Faculty of Agronomic sciences, University of Abomey-Calavi, 01 BP 526, Cotonou, Benin; Department of Mathematics, Kwame Nkrumah University of Science and Technology, Kumasi, Ghana
Salako, V.K., Faculty of Agronomic sciences, University of Abomey-Calavi, 01 BP 526, Cotonou, Benin; Adebanji, A., Department of Mathematics, Kwame Nkrumah University of Science and Technology, Kumasi, Ghana; Glèlè Kakaï, R., Faculty of Agronomic sciences, University of Abomey-Calavi, 01 BP 526, Cotonou, Benin
Non-metric multidimensional scaling (NMDS) is widely used as a routine method for ordination in vegetation studies. Its use in statistical softwares often requires the choice of several options on which the accuracy of results will depend. This study focuses on the combined effect of sample size, similarity/dissimilarity indexes, data standardization and structure of data matrix (abundance and binary) on NMDS efficiency based on real data from the Lama Forest Reserve in Southern-Bénin. The Spearman's Rank Correlation coefficient and the s-stress were used as an assessment criterion.
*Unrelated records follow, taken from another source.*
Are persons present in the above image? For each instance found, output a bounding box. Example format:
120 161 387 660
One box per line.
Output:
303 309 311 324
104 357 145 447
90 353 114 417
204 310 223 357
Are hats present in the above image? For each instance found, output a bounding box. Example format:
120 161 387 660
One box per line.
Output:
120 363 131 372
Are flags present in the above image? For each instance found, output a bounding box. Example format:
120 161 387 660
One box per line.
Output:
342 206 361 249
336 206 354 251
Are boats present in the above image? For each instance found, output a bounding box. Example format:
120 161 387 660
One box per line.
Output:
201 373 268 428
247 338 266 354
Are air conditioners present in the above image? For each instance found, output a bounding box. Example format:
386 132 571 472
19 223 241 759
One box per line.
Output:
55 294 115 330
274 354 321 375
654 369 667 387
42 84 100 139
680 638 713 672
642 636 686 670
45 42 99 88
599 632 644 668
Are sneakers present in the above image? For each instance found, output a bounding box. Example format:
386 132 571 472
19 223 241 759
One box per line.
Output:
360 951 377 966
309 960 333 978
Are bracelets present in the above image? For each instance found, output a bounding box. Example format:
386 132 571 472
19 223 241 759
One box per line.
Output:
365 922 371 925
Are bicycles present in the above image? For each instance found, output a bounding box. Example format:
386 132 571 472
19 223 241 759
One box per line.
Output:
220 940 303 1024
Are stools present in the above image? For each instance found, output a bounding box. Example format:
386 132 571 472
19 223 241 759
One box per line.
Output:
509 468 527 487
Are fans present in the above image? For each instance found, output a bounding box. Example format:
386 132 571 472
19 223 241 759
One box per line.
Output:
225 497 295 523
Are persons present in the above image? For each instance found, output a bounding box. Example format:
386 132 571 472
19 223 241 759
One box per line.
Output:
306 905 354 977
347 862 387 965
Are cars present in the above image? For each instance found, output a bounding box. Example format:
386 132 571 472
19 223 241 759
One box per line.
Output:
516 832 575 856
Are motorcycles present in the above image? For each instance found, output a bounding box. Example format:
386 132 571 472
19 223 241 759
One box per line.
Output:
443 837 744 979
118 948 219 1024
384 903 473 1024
All the four factors were found to influence the efficiency of the NMDS and the samples (plots) standardization to equal totals gave the best results among standardization procedures considered. The Jaccard and Sorensen similarity/dissimilarity indexes performed equally whatever the nature of the matrix. However, with binary matrices, Sokal and Michener similarity index performed better. A quadratic relationship was noted between s-stress and sample size. A lower optimal sample size (75 plots) was observed for the binary matrices than for the abundance ones (90 plots). © 2013 by CESER Publications.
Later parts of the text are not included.